**SHORT EXERCISE:**
Rewrite everything from the line containing "How far is pixel" down to the end of the material, changing "observation point" to "viewing position" and leaving all else as it is.

**DATA ROWS:**
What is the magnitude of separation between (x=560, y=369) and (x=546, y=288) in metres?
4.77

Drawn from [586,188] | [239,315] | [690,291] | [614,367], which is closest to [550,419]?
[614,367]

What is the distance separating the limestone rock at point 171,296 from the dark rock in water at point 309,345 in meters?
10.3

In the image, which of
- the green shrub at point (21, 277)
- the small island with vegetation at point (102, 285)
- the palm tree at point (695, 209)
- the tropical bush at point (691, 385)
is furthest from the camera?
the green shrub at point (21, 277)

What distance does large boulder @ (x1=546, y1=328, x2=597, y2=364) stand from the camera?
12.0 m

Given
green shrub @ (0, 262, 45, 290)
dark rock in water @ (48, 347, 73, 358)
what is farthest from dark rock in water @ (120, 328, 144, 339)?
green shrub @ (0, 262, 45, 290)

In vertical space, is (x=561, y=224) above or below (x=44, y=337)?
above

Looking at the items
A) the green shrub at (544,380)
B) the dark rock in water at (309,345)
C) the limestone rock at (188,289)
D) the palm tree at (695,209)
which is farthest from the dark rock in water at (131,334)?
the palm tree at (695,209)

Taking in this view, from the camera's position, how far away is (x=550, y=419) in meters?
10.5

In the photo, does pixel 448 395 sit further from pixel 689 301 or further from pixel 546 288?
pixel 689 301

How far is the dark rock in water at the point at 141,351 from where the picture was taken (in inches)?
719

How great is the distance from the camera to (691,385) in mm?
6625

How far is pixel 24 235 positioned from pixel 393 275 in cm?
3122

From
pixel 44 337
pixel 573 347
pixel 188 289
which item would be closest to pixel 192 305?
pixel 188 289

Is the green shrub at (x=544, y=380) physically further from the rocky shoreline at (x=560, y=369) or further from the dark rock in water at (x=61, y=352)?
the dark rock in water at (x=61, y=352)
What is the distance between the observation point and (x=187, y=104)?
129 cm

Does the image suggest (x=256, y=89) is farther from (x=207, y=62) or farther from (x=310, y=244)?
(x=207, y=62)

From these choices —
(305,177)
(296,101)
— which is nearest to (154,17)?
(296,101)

**SOLUTION TO THIS EXERCISE:**
How far is pixel 24 235 positioned from pixel 393 275 in cm?
3122

From
pixel 44 337
pixel 573 347
pixel 188 289
which item would be closest to pixel 192 305?
pixel 188 289

Is the green shrub at (x=544, y=380) physically further from the rocky shoreline at (x=560, y=369) or further from the dark rock in water at (x=61, y=352)?
the dark rock in water at (x=61, y=352)
What is the distance between the viewing position and (x=187, y=104)?
129 cm

Does the image suggest (x=256, y=89) is farther from (x=207, y=62) or farther from (x=310, y=244)?
(x=207, y=62)

From these choices —
(305,177)
(296,101)
— which is nearest to (154,17)?
(296,101)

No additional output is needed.